──────── Dataset content
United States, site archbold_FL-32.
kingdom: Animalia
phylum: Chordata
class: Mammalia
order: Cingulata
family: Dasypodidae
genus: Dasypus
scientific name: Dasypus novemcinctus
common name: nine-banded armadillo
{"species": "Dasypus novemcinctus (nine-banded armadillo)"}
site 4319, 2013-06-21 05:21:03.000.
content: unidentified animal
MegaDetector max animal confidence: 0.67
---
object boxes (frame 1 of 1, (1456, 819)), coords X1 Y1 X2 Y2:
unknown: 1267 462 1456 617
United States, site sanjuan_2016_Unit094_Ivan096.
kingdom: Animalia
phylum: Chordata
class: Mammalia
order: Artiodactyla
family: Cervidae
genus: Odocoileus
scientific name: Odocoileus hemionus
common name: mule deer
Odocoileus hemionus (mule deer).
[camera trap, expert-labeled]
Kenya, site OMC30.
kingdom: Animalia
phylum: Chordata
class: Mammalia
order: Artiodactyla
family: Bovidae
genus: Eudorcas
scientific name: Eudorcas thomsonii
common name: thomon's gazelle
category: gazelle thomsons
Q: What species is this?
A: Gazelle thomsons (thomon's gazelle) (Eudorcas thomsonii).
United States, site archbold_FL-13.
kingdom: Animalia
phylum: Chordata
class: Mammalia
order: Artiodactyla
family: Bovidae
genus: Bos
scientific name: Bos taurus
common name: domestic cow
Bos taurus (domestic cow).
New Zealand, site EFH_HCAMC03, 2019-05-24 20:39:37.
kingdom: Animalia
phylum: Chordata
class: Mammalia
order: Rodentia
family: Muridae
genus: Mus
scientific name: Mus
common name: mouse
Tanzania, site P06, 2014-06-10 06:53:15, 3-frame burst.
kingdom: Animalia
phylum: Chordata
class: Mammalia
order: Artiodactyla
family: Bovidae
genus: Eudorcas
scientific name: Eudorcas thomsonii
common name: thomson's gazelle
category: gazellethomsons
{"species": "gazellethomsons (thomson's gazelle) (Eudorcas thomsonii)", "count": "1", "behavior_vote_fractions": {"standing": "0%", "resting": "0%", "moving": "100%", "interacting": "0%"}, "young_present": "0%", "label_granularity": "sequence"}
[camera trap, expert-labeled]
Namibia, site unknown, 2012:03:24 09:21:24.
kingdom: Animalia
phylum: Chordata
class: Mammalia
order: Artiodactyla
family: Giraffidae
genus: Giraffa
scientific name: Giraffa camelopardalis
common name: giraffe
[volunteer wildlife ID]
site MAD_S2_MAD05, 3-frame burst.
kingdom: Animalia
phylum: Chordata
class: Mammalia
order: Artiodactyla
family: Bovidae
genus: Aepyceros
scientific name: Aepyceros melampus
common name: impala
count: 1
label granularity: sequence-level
────────────────
Directions: Write the data above out again in full, with every word as given.

Response area:
United States, site archbold_FL-32.
kingdom: Animalia
phylum: Chordata
class: Mammalia
order: Cingulata
family: Dasypodidae
genus: Dasypus
scientific name: Dasypus novemcinctus
common name: nine-banded armadillo
{"species": "Dasypus novemcinctus (nine-banded armadillo)"}
site 4319, 2013-06-21 05:21:03.000.
content: unidentified animal
MegaDetector max animal confidence: 0.67
---
object boxes (frame 1 of 1, (1456, 819)), coords X1 Y1 X2 Y2:
unknown: 1267 462 1456 617
United States, site sanjuan_2016_Unit094_Ivan096.
kingdom: Animalia
phylum: Chordata
class: Mammalia
order: Artiodactyla
family: Cervidae
genus: Odocoileus
scientific name: Odocoileus hemionus
common name: mule deer
Odocoileus hemionus (mule deer).
[camera trap, expert-labeled]
Kenya, site OMC30.
kingdom: Animalia
phylum: Chordata
class: Mammalia
order: Artiodactyla
family: Bovidae
genus: Eudorcas
scientific name: Eudorcas thomsonii
common name: thomon's gazelle
category: gazelle thomsons
Q: What species is this?
A: Gazelle thomsons (thomon's gazelle) (Eudorcas thomsonii).
United States, site archbold_FL-13.
kingdom: Animalia
phylum: Chordata
class: Mammalia
order: Artiodactyla
family: Bovidae
genus: Bos
scientific name: Bos taurus
common name: domestic cow
Bos taurus (domestic cow).
New Zealand, site EFH_HCAMC03, 2019-05-24 20:39:37.
kingdom: Animalia
phylum: Chordata
class: Mammalia
order: Rodentia
family: Muridae
genus: Mus
scientific name: Mus
common name: mouse
Tanzania, site P06, 2014-06-10 06:53:15, 3-frame burst.
kingdom: Animalia
phylum: Chordata
class: Mammalia
order: Artiodactyla
family: Bovidae
genus: Eudorcas
scientific name: Eudorcas thomsonii
common name: thomson's gazelle
category: gazellethomsons
{"species": "gazellethomsons (thomson's gazelle) (Eudorcas thomsonii)", "count": "1", "behavior_vote_fractions": {"standing": "0%", "resting": "0%", "moving": "100%", "interacting": "0%"}, "young_present": "0%", "label_granularity": "sequence"}
[camera trap, expert-labeled]
Namibia, site unknown, 2012:03:24 09:21:24.
kingdom: Animalia
phylum: Chordata
class: Mammalia
order: Artiodactyla
family: Giraffidae
genus: Giraffa
scientific name: Giraffa camelopardalis
common name: giraffe
[volunteer wildlife ID]
site MAD_S2_MAD05, 3-frame burst.
kingdom: Animalia
phylum: Chordata
class: Mammalia
order: Artiodactyla
family: Bovidae
genus: Aepyceros
scientific name: Aepyceros melampus
common name: impala
count: 1
label granularity: sequence-level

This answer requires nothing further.